JEE-Tutor feedback module: Effectiveness of the system depends heavily upon its feedback timing and style. Timing refers to when the student is given a response to the solution.
|Fig. 3:||A dialogue between JEE-Tutor and the student|
When the feedback is presented to the student should be governed by what the student have done. Tutors are better than teachers in this respect (Du Boulay, 2000; Mark and Greer, 1995) in that they can provide a student with timely feedback better than most teachers.
JEE-Tutor user interface: The interface of intelligent tutoring systems is a very important factor that we gave it a careful consideration during the design of JEE-Tutor. The user interface is based on a presentation format implemented in many popular Integrated Development Environments used by professional programmers (Conlan etal., 2002). Upon connecting to JEE-Tutor website, the students browser displays the working environment for JEE-Tutor An appropriate skill-level problem is selected or the problem that last attempted is presented to the student.
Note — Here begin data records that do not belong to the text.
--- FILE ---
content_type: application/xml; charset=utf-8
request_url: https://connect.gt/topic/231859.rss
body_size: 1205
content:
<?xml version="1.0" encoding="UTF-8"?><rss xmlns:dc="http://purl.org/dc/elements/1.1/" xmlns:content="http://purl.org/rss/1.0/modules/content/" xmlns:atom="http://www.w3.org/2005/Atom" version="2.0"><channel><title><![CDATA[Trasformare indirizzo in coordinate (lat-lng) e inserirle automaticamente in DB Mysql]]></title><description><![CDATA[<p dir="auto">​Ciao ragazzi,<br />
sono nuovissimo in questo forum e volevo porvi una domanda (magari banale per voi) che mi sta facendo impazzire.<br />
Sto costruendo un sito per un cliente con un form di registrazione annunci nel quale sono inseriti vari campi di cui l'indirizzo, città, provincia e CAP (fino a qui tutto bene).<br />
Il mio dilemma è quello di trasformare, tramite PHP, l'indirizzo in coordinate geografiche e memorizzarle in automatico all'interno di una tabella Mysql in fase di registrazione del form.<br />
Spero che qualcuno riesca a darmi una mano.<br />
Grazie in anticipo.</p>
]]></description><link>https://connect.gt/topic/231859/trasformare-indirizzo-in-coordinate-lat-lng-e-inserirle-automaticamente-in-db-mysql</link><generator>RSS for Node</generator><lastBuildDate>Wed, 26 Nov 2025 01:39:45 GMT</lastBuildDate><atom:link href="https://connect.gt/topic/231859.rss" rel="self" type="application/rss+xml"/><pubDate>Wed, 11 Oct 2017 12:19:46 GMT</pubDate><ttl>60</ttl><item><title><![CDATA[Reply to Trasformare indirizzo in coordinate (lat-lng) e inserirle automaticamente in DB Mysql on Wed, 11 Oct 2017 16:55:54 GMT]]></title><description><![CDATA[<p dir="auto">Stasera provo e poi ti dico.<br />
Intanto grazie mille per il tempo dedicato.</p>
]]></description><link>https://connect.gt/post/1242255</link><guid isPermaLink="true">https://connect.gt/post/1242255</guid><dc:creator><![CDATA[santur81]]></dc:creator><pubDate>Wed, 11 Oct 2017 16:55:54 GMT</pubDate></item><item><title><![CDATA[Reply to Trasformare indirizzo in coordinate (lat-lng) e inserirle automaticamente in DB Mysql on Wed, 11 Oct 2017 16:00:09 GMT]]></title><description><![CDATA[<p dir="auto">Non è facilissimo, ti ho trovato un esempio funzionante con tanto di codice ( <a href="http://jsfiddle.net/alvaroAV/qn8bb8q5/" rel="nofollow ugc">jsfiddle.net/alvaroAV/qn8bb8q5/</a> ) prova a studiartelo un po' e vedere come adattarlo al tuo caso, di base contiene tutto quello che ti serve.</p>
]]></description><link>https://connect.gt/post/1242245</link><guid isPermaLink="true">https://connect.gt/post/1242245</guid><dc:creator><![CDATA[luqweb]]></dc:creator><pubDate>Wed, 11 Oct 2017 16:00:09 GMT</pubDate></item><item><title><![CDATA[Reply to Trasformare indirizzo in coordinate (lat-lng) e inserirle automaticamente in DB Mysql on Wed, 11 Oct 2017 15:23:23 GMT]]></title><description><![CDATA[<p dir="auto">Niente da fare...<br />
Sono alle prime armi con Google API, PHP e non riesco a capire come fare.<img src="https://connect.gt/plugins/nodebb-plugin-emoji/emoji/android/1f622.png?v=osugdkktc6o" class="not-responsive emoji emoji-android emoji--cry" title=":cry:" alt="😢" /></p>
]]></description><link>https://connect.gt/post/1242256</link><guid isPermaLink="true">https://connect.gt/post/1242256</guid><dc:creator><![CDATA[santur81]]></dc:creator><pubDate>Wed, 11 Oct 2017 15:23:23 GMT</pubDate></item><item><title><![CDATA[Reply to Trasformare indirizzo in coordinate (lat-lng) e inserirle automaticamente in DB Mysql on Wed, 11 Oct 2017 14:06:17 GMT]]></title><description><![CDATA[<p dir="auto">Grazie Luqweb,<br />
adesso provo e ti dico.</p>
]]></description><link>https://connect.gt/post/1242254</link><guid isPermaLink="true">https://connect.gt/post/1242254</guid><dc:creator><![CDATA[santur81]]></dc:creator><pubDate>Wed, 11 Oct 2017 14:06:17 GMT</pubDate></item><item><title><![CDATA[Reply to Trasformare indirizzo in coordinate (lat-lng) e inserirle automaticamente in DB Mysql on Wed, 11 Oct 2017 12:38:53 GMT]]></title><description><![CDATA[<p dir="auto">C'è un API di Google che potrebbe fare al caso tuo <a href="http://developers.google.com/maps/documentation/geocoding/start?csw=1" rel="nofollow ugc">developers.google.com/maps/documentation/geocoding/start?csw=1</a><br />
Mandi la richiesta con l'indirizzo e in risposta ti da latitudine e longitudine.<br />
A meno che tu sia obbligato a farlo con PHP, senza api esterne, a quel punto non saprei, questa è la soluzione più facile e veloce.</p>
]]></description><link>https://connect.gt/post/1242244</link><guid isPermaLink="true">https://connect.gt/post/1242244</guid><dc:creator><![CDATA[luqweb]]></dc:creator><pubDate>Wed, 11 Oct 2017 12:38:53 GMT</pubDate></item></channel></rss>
|Fig. 4:||JEE-Tutor user interface|
The student solves the problem in the Student Solution window. Once the student fills the operators evaluation order table and he press the Check button, the expert module will determine the appropriate response based on the diagnosis of the student solution. A dialogue will be initiated between the JEE-Tutor and the student in case of errors. The expert system module informs the user about each error and ask the user weather he remember the rule of precedence or associativity for that operator. If the student answers indicates that he does not remember that rule, the expert system using pattern matching template analyze the student response and display the operator precedence table. Before the expert module proceeds with the next error, it corrects the previous error for the student. Once all errors are corrected, the user will be given control to fill the table of expression evaluation to find its final answer.
The intelligent feedback of the expert module is sent to the students output window. The student, at any time, may explicitly request from JEE-Tutor to view the solution, Exit from the current problem and ask for a new one; furthermore, the student can view his performance based on statistics including problems attempted, problems solved, number of attempts on a problem and problem difficulty. The JEE-Tutor user interface is shown in Fig. 4.
In this study, we have presented recent developments related to the JEE-Tutor Intelligent Tutoring System for teaching students Java Expressions Evaluation. JEE-Tutor is based on sound theories, pattern recognition techniques, error detection and correction strategies as in (Sykes and Franek, 2003; Aleven and Koedinger, 2002). Even though an evaluation of the JEE-Tutor has not been done yet, the implemented examples discussed clearly demonstrates the potential of JEE-Tutor. This research is significant since it has the potential to be applied to many programming courses at the university-level.
JEE-Tutor has not yet been evaluated as to its effectiveness as a tutoring tool. A full evaluation is planned during 2008, to be taken with an introductory Java programming class. Additional intelligent tutoring systems for Java programming should be invested to enable students overcome their difficulties that are faced in first programming languages.